**AUFGABEN**
1. Benenne im Redeauszug von „Im Vorfeld der“ bis „Abgeordneten der LINKEN)“ „Somalia“ in „Mali“ um und gib diesen Teil neu wieder.
2. Beantworte anhand des Redeauszugs die folgenden Fragen.
(a) In welcher Zeitung äußerte sich der Kollege Liebich?
(b) Seit welchem Jahr besteht die Mission?
(c) Wie viele somalische Sicherheitskräfte wurden bis Ende 2013 ausgebildet?
::: LESETEXT
Deutscher Bundestag – 18. Wahlperiode – 23. Sitzung. Berlin, Donnerstag, den 20. März 2014
1843
Florian Hahn
(A)
Im Vorfeld der heutigen Debatte zur Beteiligung bewaffneter deutscher Soldaten an der EU-geführten Ausbildungsmission EUTM Somalia konnte man dazu schon
einiges von Ihnen lesen. Der Kollege Liebich beispielsweise gab via Berliner Zeitung zum Besten: Deutschland
soll sich stärker in der zivilen Konfliktprävention engagieren,
(Dr. André Hahn [DIE LINKE]: Das ist doch
nicht schlecht!)
statt sich in neue militärische Abenteuer in Somalia und
anderen Ländern zu stürzen.
(Beifall bei Abgeordneten der LINKEN)
Der Kollege Liebich hat hier offensichtlich ein paar
Dinge durcheinandergebracht: In Somalia geht es weder
um eine neue Mission noch um ein Abenteuer. Diese
Mission besteht seit 2010. Bis Ende 2013 wurden
3 600 somalische Sicherheitskräfte ausgebildet, die jetzt
den Kern der somalischen Armee bilden. Das ist im Übrigen ein sichtbares Zeichen des Erfolgs der Mission.
::::::
::: BEREITGESTELLTE EINTRÄGE
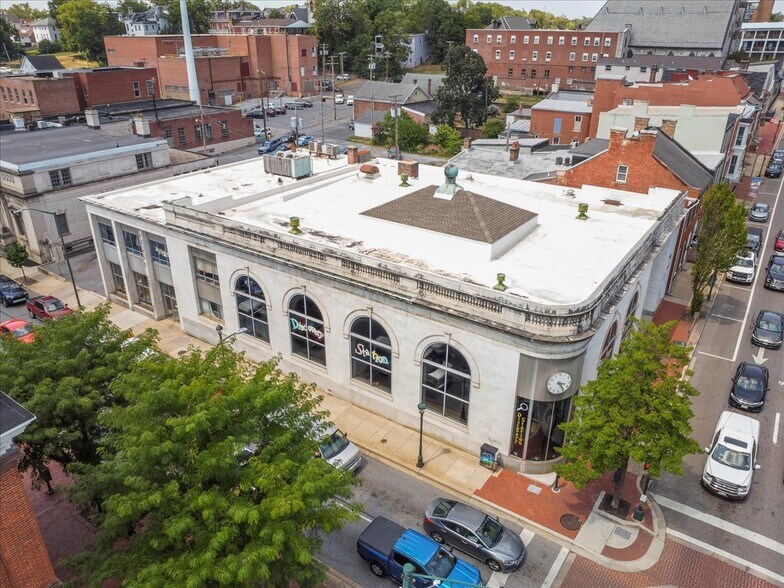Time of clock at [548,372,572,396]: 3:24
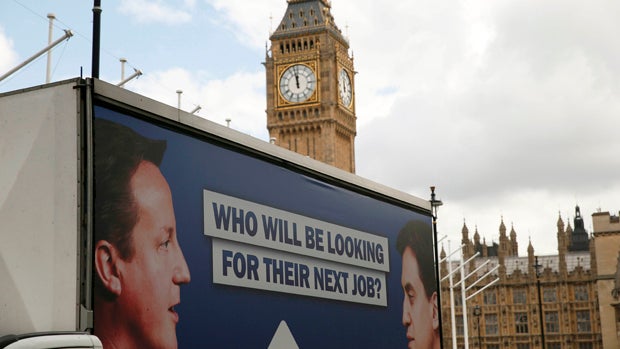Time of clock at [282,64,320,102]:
::::::
::: BEREITGESTELLTE EINTRÄGE
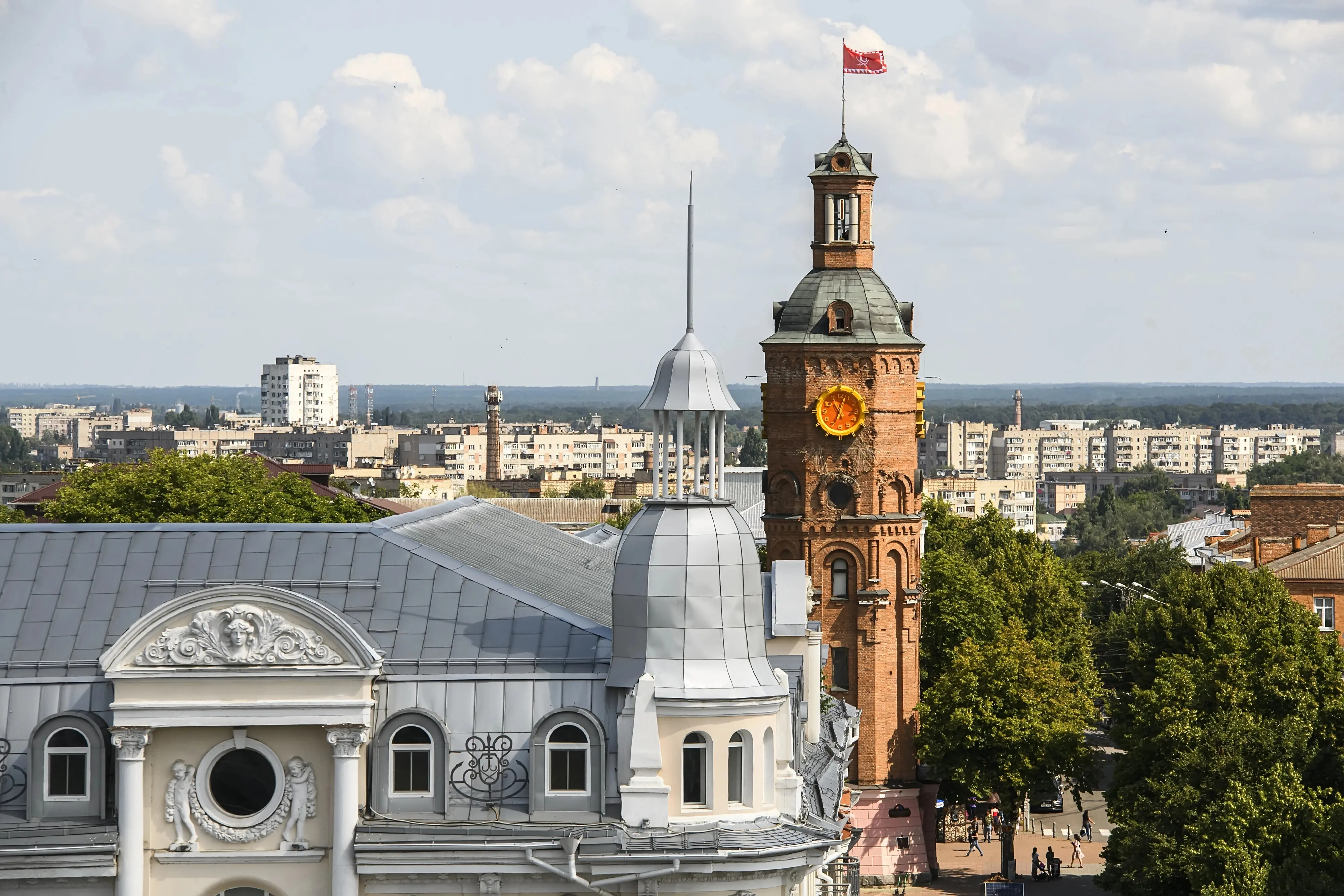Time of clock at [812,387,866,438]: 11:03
::::::
**LÖSUNGEN**
1.
Im Vorfeld der heutigen Debatte zur Beteiligung bewaffneter deutscher Soldaten an der EU-geführten Ausbildungsmission EUTM Mali konnte man dazu schon
einiges von Ihnen lesen. Der Kollege Liebich beispielsweise gab via Berliner Zeitung zum Besten: Deutschland
soll sich stärker in der zivilen Konfliktprävention engagieren,
(Dr. André Hahn [DIE LINKE]: Das ist doch
nicht schlecht!)
statt sich in neue militärische Abenteuer in Mali und
anderen Ländern zu stürzen.
(Beifall bei Abgeordneten der LINKEN)

2.
(a) In der Berliner Zeitung.
(b) Seit 2010.
(c) 3 600 somalische Sicherheitskräfte.